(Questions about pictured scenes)
__________
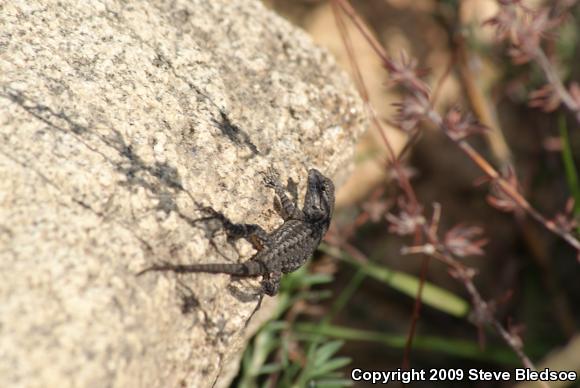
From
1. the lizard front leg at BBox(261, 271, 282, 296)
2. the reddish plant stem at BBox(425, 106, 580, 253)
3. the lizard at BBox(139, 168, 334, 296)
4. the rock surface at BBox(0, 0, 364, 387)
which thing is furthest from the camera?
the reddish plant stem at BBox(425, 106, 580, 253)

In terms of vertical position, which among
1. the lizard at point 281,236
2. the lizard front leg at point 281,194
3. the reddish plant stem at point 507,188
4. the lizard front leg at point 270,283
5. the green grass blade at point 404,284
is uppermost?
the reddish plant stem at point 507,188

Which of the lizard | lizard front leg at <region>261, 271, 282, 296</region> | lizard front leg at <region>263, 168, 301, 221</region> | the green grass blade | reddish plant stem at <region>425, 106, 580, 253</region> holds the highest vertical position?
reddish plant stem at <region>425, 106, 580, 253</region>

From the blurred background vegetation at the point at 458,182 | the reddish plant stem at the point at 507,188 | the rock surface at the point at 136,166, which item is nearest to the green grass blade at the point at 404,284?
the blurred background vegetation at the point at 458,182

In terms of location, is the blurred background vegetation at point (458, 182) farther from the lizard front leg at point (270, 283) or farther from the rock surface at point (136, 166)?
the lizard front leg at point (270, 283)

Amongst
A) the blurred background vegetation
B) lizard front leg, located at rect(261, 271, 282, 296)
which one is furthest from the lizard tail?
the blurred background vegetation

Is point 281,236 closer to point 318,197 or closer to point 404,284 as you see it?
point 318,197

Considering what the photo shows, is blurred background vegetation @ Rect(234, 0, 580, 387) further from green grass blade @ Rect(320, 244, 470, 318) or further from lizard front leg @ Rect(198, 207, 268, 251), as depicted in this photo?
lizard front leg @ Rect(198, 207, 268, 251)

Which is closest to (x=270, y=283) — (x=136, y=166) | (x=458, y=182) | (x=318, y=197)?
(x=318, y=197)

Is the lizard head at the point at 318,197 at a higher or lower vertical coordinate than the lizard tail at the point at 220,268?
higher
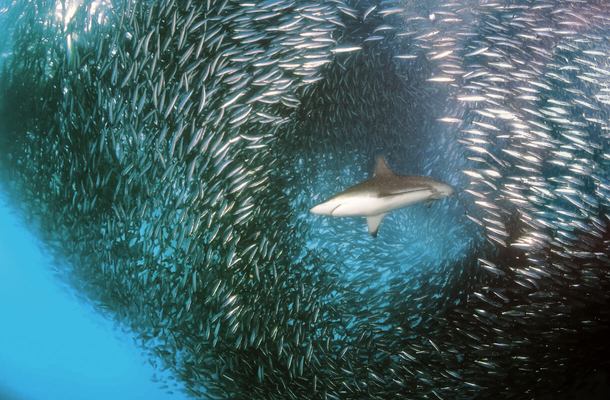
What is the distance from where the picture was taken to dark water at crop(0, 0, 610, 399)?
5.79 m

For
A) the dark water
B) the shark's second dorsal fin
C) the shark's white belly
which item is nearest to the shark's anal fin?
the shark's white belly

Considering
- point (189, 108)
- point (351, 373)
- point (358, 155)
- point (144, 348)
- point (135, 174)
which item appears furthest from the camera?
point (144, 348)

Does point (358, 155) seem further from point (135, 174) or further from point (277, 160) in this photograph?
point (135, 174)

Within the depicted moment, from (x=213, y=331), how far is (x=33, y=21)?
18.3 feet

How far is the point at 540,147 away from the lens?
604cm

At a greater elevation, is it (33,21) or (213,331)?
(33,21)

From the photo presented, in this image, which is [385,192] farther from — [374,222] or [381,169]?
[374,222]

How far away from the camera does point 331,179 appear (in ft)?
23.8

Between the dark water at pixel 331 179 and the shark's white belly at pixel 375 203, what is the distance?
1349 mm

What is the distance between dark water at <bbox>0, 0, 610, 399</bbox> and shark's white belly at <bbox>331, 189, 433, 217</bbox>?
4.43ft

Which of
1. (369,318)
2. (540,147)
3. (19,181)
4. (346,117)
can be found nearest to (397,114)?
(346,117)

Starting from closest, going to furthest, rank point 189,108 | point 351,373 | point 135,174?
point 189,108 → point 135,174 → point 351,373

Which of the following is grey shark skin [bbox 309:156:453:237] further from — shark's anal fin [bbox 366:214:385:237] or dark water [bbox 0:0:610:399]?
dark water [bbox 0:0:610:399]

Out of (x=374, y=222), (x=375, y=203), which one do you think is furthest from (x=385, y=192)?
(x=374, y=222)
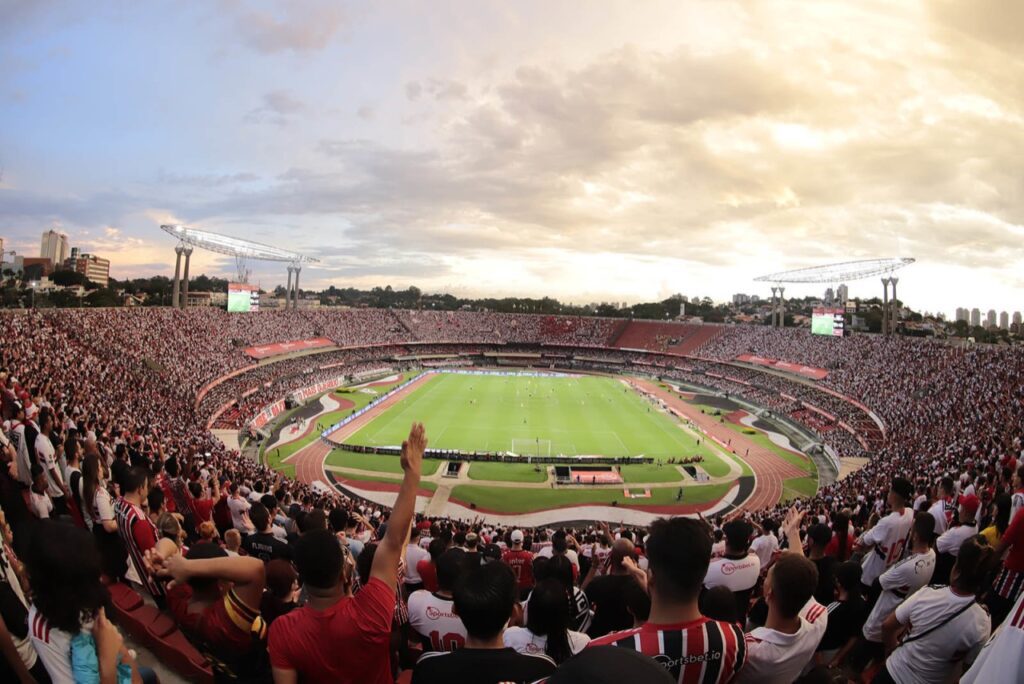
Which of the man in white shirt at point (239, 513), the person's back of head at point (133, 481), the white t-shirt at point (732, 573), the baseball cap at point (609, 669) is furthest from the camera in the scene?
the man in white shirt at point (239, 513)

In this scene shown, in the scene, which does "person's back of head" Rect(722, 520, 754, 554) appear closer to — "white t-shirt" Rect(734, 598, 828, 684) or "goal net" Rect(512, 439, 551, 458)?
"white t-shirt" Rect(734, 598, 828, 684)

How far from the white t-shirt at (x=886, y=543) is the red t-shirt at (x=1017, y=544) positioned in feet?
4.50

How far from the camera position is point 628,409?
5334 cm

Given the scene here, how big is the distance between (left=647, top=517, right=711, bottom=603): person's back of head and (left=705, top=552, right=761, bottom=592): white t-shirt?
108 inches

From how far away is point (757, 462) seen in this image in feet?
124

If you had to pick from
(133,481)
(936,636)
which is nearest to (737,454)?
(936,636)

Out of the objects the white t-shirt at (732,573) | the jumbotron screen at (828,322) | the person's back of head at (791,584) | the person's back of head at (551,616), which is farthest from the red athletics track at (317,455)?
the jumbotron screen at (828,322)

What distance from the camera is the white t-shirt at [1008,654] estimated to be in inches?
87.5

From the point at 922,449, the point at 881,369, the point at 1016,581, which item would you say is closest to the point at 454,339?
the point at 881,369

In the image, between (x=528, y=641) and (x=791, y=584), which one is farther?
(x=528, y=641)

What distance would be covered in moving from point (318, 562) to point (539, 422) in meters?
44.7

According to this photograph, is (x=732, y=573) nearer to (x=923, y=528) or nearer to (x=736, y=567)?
__________
PROBLEM
Retype the lines from the one containing "How far from the white" through the end, without changing anything.

COMPLETE ANSWER
How far from the white t-shirt at (x=886, y=543) is the red t-shirt at (x=1017, y=544) positioned in feet?
4.50

How far from the camera position is point 628,409?
5334 cm

Given the scene here, how big is the distance between (left=647, top=517, right=711, bottom=603): person's back of head and (left=705, top=552, right=761, bottom=592): white t-shirt?
108 inches

From how far away is point (757, 462) seen in this image in feet?
124

If you had to pick from
(133,481)
(936,636)
which is nearest to (737,454)?
(936,636)

Out of the objects the white t-shirt at (732,573) | the jumbotron screen at (828,322) | the person's back of head at (791,584) | the person's back of head at (551,616), which is farthest from the red athletics track at (317,455)?
the jumbotron screen at (828,322)

What distance from the camera is the white t-shirt at [1008,654] estimated to be in inches?
87.5

From the point at 922,449, the point at 881,369, the point at 1016,581, which item would you say is closest to the point at 454,339?
the point at 881,369

In the image, between (x=528, y=641) and (x=791, y=584), which one is farther?
(x=528, y=641)

What distance would be covered in moving from point (318, 562) to point (539, 422) in meters?
44.7

According to this photograph, is (x=732, y=573) nearer to (x=923, y=528) or nearer to (x=736, y=567)?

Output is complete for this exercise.